Je voudrais revenir sur un sujet que j’avais évoqué rapidement dans Ce que révèlent les situations anormales, la campagne lancée en mai dernier par la Mortgage Bankers’ Association, l’association professionnelle américaine des organismes de prêts au logement, contre la proposition « que l’offreur de services, organisme prêteur ou courtier indépendant, se voie désormais obligé d’agir en ayant à l’esprit non seulement son propre intérêt mais aussi celui de l’emprunteur, obligation qui fait d’ailleurs partie depuis 1979 de la législation de l’un des États : la Californie ».

Un des arguments utilisés par la MBA dans sa contre–attaque consistait à affirmer que la véritable cause pour laquelle un ménage se révèle incapable de payer les mensualités de son prêt, n’est pas que pas que celles–ci sont trop élevées par rapport aux ressources dont il dispose mais résulte de certains « aléas de la vie quotidienne comme la perte d’un emploi, un divorce, une maladie ou un décès ». Et le rapport (*) présentait (page 24) une table constituée, selon eux, des véritables causes de non–remboursement.
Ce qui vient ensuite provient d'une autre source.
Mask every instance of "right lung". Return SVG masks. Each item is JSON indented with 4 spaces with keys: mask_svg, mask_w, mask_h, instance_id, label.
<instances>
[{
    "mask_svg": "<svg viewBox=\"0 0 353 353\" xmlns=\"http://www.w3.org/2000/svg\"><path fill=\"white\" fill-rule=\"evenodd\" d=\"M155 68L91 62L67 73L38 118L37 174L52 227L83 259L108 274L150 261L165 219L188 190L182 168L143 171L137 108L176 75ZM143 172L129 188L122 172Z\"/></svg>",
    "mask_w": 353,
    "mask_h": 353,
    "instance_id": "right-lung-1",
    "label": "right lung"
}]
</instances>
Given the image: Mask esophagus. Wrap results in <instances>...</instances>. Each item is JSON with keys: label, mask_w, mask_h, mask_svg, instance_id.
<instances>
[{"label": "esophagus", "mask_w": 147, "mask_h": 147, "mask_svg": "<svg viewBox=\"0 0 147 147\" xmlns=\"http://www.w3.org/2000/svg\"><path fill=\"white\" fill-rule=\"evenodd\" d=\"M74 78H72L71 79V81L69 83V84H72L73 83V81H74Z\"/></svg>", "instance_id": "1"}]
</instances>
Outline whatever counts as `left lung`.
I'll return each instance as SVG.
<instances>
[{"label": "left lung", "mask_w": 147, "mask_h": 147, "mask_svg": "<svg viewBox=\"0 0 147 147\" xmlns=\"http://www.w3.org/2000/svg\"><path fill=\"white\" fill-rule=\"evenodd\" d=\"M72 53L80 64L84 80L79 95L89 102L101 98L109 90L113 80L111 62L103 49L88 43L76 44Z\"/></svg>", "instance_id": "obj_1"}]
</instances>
Je la reproduis ici :

Raisons des défauts : %
Perte d’emploi ou autre réduction des ressources : 41,5 %
Maladie ou décès dans la famille : 22,8 %
Obligations excessives : 10,4 %
Problèmes du couple : 8,4 %
Difficultés extrêmes : 3,3 %
Problèmes liés à la propriété : 2,1 %
Impossibilité de vendre ou de louer la propriété : 1,6 %
Transfert d’emploi ou service militaire : 0,9 %
Autres : 9,0 %

J’ignore si cet argument était présenté de bonne foi ou non mais il est en tout cas spécieux parce qu’il joue sur les mots et en particulier sur la signification du mot « cause ». Si un emprunteur s’est mis dans une situation telle que ses mensualités sont à la limite de ses moyens, alors bien entendu, tout « aléa » tel que perte d’emploi, divorce, maladie ou décès le mettra dans l’incapacité de faire face à ses échéances. La cause essentielle des difficultés est celle que je viens de dire : que le montant des mensualités est excessif par rapport au budget du ménage, les
« aléas » interviennent alors comme cause « adjuvante » : celle qui fait basculer au sein d’une configuration qui en soi était déjà critique.

Ironiquement, et si l’on examine attentivement la liste des « causes » reproduite plus haut, on notera qu’elle n’a pas pu faire l’économie du montant excessif des mensualités dans deux rubriques qui ne peuvent en réalité renvoyer à rien d’autre :
« obligations excessives » (excessive obligation) et « difficultés extrêmes » (extreme hardship).

(*) Mortgage Bankers Association, « Suitability – Don’t Turn Back the Clock on Fair Lending and Homeownership Gains », MBA Policy Paper Series, Policy Paper 2007-1, mai 2007.